For the Cabinet, there will be a much larger set of data to look at than just population deaths while having to judge when lockdown easing should begin, acknowledging the unfortunate need to balance health with fiscal stability.
"There'll be a crossover point where the costs of keeping the lockdown going are just excessive relative to the benefits and at that point we should start thinking about phasing," Lord O'Donnell said.

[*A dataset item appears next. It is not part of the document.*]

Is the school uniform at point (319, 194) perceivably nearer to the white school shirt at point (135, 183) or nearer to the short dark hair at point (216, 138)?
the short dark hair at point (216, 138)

He stressed that while a cost of coronavirus is of course death, there have been a reduction of road deaths and deaths due to pollution as there is better air quality.
"This is a meeting that needs not just the health experts...it needs the social scientists, it needs the psychologists, because as you rightly said there, will people just accept this, will they go back to work when we tell them to?" Lord O'Donnell said.
He said it would be "embarrassing" to ease lockdown early and then have to reimpose it, leading him to guess that the UK will end lockdown later than people estimate at the moment.
Nick commented on the friction between economists, who will insist lockdown should ease as the economy could suffer for the next twenty years, and health experts who will insist it should not.
There is an "absolute bias for the present rather than the future" and a bias "towards the visible rather than the invisible", the former Cabinet Secretary said, highlighting how difficult it is to pass through policy for future climate change issues.
"We see all those direct cases and deaths that you so tragically reported but the indirect ones, those deaths that result from people not going into A&E, not having the treatment that they should have had, no one's measuring them."
Lord O'Donnell said the Cabinet's bias will be present in the decision of when to ease lockdown.